Nice words, nice effort..I am behind them 110%..
msongs
(67,459 posts)plan is going nowhere anyway (most likely). start slinging more proposals. new ones every day. helps set the media agenda too
Eleanors38
(18,318 posts)Democrats, here in DU and elsewhere, will likely receive a Positive reception from ------ tRump. If that occurs, then the breast-beating of not dealing with or cooperating with tRump will in short order be hung out to dry.
It would be so EZ for tRump to "split" or "fragmemt" opposition from ANY source with an FDR-type spending program.
Too bad Schumer & Nelson (or Obama) didn't float this Sanders objective a year earlier. A little late, now.
bettyellen
(47,209 posts)Seriously this spin is giving cover to the GOP - and it's getting really old.
Eleanors38
(18,318 posts)like an FDR or LBJ might have to get a building program going. Similarly, he did not seek much popular support for the ACA due to the grinding behind the scenes negotiating which left the public out of the loop; hence, no basis for building popular support. His style was built on bring disparate factions together for negotiations. The GOP does NOT negotiate.

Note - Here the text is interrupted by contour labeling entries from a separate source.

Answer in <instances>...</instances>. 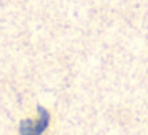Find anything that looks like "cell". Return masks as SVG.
<instances>
[{"label": "cell", "instance_id": "6da1fadb", "mask_svg": "<svg viewBox=\"0 0 148 135\" xmlns=\"http://www.w3.org/2000/svg\"><path fill=\"white\" fill-rule=\"evenodd\" d=\"M49 124V113L38 106V119H23L19 122V135H42Z\"/></svg>", "mask_w": 148, "mask_h": 135}]
</instances>
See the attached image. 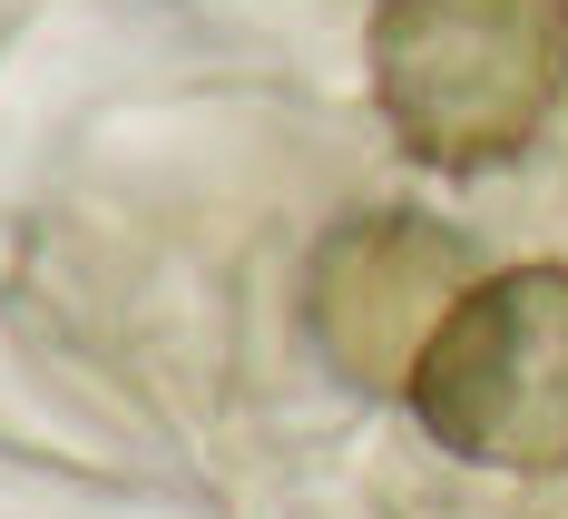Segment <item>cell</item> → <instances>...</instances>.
<instances>
[{
    "label": "cell",
    "mask_w": 568,
    "mask_h": 519,
    "mask_svg": "<svg viewBox=\"0 0 568 519\" xmlns=\"http://www.w3.org/2000/svg\"><path fill=\"white\" fill-rule=\"evenodd\" d=\"M363 69L412 167H519L568 99V0H373Z\"/></svg>",
    "instance_id": "6da1fadb"
},
{
    "label": "cell",
    "mask_w": 568,
    "mask_h": 519,
    "mask_svg": "<svg viewBox=\"0 0 568 519\" xmlns=\"http://www.w3.org/2000/svg\"><path fill=\"white\" fill-rule=\"evenodd\" d=\"M470 285H480V255L460 226L422 206H363L304 265V334L353 393H412L422 344Z\"/></svg>",
    "instance_id": "3957f363"
},
{
    "label": "cell",
    "mask_w": 568,
    "mask_h": 519,
    "mask_svg": "<svg viewBox=\"0 0 568 519\" xmlns=\"http://www.w3.org/2000/svg\"><path fill=\"white\" fill-rule=\"evenodd\" d=\"M412 421L470 470H568V265H500L412 363Z\"/></svg>",
    "instance_id": "7a4b0ae2"
}]
</instances>
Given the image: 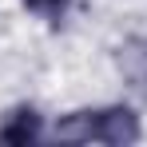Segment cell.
I'll list each match as a JSON object with an SVG mask.
<instances>
[{
  "instance_id": "3",
  "label": "cell",
  "mask_w": 147,
  "mask_h": 147,
  "mask_svg": "<svg viewBox=\"0 0 147 147\" xmlns=\"http://www.w3.org/2000/svg\"><path fill=\"white\" fill-rule=\"evenodd\" d=\"M115 68L131 88H147V36H127L115 48Z\"/></svg>"
},
{
  "instance_id": "2",
  "label": "cell",
  "mask_w": 147,
  "mask_h": 147,
  "mask_svg": "<svg viewBox=\"0 0 147 147\" xmlns=\"http://www.w3.org/2000/svg\"><path fill=\"white\" fill-rule=\"evenodd\" d=\"M36 139H44V115L32 103H16L12 111H4V119H0V143L28 147Z\"/></svg>"
},
{
  "instance_id": "1",
  "label": "cell",
  "mask_w": 147,
  "mask_h": 147,
  "mask_svg": "<svg viewBox=\"0 0 147 147\" xmlns=\"http://www.w3.org/2000/svg\"><path fill=\"white\" fill-rule=\"evenodd\" d=\"M52 139L64 143H107V147H127L143 139V123L135 107L127 103H103V107H80L60 115L52 127Z\"/></svg>"
},
{
  "instance_id": "4",
  "label": "cell",
  "mask_w": 147,
  "mask_h": 147,
  "mask_svg": "<svg viewBox=\"0 0 147 147\" xmlns=\"http://www.w3.org/2000/svg\"><path fill=\"white\" fill-rule=\"evenodd\" d=\"M72 0H24L28 12H36V16H48V20H56V16H64V8H68Z\"/></svg>"
}]
</instances>
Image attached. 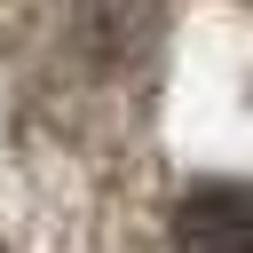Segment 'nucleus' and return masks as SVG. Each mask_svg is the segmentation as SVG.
<instances>
[{
    "mask_svg": "<svg viewBox=\"0 0 253 253\" xmlns=\"http://www.w3.org/2000/svg\"><path fill=\"white\" fill-rule=\"evenodd\" d=\"M174 253H253V190L245 182H206L174 213Z\"/></svg>",
    "mask_w": 253,
    "mask_h": 253,
    "instance_id": "1",
    "label": "nucleus"
}]
</instances>
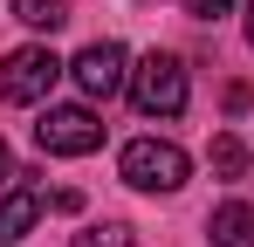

Please. This is not "spin," but some of that Fact we all complain is in short supply. Watch some PBS for some rather good analysis of Obama's style, from Chi-town days on.
But I do note certain factions here keep "spinning" the primaries into 2017.
bettyellen
(47,209 posts)Unprecedented manner but go ahead and blame him. This is the kind of nonsense that gave us Trump.
Response to bettyellen (Reply #7)
Post removed
bettyellen
(47,209 posts)Millions will die because of the ACA repeal and you repeat the RE framing that this is nothing. What crap.
Stellar
(5,644 posts)Republi0ns were not having it. They said NO to everything that Obama was proposing, now I see some Dens are agreeing with Republic0nsWTH! Maybe. I'm just too mean.
bettyellen
(47,209 posts)Last edited Tue Jan 24, 2017, 09:29 PM - Edit history (1)
And they're part of the reason people are ignorant about Congress and stay home. It's more they're all the same bullshit. Sad.